It’s not just Capital Economics who thinks the rally in base metals, including copper, may have strayed just a bit too far away from fundamentals in recent days.
Vivek Dhar, mining and energy analyst at the Commonwealth Bank, is another who thinks the rally is looking a little overdone.
“Like other base metals, copper prices have rallied on the back of a weaker US dollar and stronger demand hopes in China,” he said in a note released on Tuesday, adding that “supply disruptions continue to remain a key price support too”.

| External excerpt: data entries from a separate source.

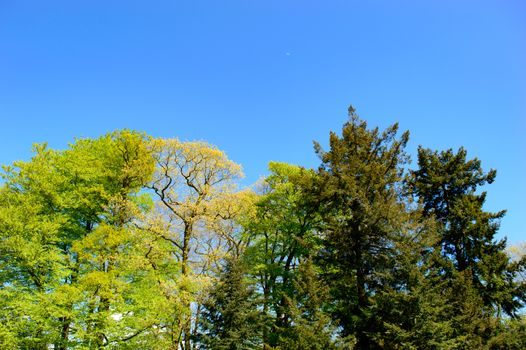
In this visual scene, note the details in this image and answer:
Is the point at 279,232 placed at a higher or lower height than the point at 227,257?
higher

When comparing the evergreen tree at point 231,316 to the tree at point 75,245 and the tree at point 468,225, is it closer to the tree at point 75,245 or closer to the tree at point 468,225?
the tree at point 75,245

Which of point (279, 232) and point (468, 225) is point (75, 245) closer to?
point (279, 232)

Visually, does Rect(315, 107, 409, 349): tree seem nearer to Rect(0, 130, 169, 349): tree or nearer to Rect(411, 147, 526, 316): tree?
Rect(411, 147, 526, 316): tree

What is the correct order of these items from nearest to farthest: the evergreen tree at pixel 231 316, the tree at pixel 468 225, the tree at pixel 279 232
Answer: the evergreen tree at pixel 231 316
the tree at pixel 468 225
the tree at pixel 279 232

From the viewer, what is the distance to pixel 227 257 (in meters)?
20.9

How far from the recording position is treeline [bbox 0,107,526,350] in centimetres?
1688

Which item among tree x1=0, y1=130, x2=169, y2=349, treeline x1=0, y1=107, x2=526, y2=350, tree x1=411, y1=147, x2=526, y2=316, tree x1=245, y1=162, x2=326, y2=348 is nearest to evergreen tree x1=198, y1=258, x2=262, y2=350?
treeline x1=0, y1=107, x2=526, y2=350

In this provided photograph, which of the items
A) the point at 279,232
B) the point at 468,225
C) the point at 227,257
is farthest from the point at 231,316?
the point at 468,225

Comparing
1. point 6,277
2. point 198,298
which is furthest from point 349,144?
point 6,277

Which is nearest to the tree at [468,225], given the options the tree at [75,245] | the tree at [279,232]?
the tree at [279,232]

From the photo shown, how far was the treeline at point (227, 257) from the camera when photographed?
16.9 m

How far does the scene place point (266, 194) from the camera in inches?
1172

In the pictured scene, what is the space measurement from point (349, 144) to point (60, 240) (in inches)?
699

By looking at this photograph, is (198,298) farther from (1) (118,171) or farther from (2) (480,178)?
(2) (480,178)
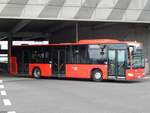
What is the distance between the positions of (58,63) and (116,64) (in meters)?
4.66

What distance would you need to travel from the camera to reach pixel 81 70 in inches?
1005

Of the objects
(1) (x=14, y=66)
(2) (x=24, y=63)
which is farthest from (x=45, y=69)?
(1) (x=14, y=66)

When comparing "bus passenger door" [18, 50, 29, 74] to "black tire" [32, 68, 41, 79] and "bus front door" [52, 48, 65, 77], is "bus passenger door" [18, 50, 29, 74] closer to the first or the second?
"black tire" [32, 68, 41, 79]

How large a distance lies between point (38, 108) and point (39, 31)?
32726mm

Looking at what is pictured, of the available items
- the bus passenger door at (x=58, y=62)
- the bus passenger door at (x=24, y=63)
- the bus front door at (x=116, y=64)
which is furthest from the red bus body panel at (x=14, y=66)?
the bus front door at (x=116, y=64)

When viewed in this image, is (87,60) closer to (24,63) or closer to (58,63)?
(58,63)

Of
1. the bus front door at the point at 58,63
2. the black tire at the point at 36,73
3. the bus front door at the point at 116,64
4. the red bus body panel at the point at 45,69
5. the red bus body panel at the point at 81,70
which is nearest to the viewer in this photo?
the bus front door at the point at 116,64

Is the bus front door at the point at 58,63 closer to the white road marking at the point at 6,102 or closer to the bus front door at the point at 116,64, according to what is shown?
the bus front door at the point at 116,64

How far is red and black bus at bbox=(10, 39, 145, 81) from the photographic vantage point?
2367 cm

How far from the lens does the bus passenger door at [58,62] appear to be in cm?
2662

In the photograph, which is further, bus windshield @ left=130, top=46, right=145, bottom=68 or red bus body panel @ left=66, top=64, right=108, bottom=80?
red bus body panel @ left=66, top=64, right=108, bottom=80

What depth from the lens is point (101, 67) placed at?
971 inches

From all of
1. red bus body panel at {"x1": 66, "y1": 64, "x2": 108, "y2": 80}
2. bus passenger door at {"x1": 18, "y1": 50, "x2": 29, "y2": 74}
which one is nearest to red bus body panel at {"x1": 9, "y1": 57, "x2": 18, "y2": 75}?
bus passenger door at {"x1": 18, "y1": 50, "x2": 29, "y2": 74}

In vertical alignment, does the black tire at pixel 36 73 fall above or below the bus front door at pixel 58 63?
below
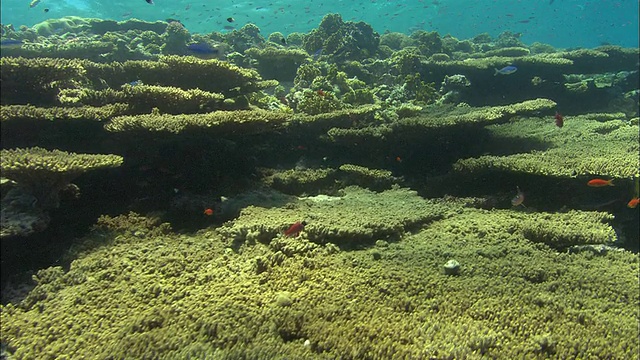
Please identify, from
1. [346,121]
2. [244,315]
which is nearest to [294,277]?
[244,315]

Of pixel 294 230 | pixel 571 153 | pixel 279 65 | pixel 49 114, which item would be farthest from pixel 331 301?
pixel 279 65

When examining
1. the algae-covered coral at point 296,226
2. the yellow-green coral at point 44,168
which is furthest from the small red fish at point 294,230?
the yellow-green coral at point 44,168

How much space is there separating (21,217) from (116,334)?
2.27 meters

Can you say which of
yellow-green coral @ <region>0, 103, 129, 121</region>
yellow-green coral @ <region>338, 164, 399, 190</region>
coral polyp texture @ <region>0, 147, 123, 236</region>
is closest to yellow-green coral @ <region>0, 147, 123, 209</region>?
coral polyp texture @ <region>0, 147, 123, 236</region>

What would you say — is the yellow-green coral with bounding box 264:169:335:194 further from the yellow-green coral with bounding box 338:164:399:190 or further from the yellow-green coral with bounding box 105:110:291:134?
the yellow-green coral with bounding box 105:110:291:134

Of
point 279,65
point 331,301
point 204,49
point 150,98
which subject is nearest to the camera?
point 331,301

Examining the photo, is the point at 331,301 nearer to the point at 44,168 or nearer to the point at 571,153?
the point at 44,168

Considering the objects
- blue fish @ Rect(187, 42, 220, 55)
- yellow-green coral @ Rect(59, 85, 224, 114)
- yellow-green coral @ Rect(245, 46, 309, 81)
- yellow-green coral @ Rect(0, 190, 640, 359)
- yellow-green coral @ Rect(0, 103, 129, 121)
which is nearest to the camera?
yellow-green coral @ Rect(0, 190, 640, 359)

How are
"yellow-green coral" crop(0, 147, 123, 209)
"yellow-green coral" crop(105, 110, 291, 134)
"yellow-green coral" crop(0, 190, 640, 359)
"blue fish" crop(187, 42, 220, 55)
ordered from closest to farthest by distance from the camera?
"yellow-green coral" crop(0, 190, 640, 359) < "yellow-green coral" crop(0, 147, 123, 209) < "yellow-green coral" crop(105, 110, 291, 134) < "blue fish" crop(187, 42, 220, 55)

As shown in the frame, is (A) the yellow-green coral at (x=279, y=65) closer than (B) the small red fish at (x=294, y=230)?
No

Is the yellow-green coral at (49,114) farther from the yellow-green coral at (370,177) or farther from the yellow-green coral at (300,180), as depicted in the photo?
the yellow-green coral at (370,177)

On the latter, here’s his assessment on what’s helped to underpin the rally in copper, seeing futures hit the highest level since November 2014 overnight:
The latest round of supply disruptions comes from Zambia as copper producers dispute a new electricity tariff of US9c/kWh. Previously, miners individually negotiated rates that averaged US6c/kWh. Some producers have agreed to the higher tariffs, such as First Quantum’s Kansanshi complex and Sentinel mine, which together account for 1.5-2% of global supply. Other producers like Glencore’s Mopani unit, which only accounts for a minor 0.1% of global supply this year, has refused to pay the tariff resulting in a suspension in production. All up, Zambia accounts for 4-5% of global copper supply. That adds to a number of Chilean mines that could see strikes this year as labour negotiations takes place.
However, in Dhar’s opinion, he thinks that investors have overreacted to the supply disruption risks, pointing to the chart below that shows how current disruptions rank in terms of global supply compared to previous years.
“We are actually well below the historical average of disruptions this year,” he says.
“While copper markets have tightened this year, the current price looks unsustainable for a prolonged period. We see downside risks to spot prices over the next six months.”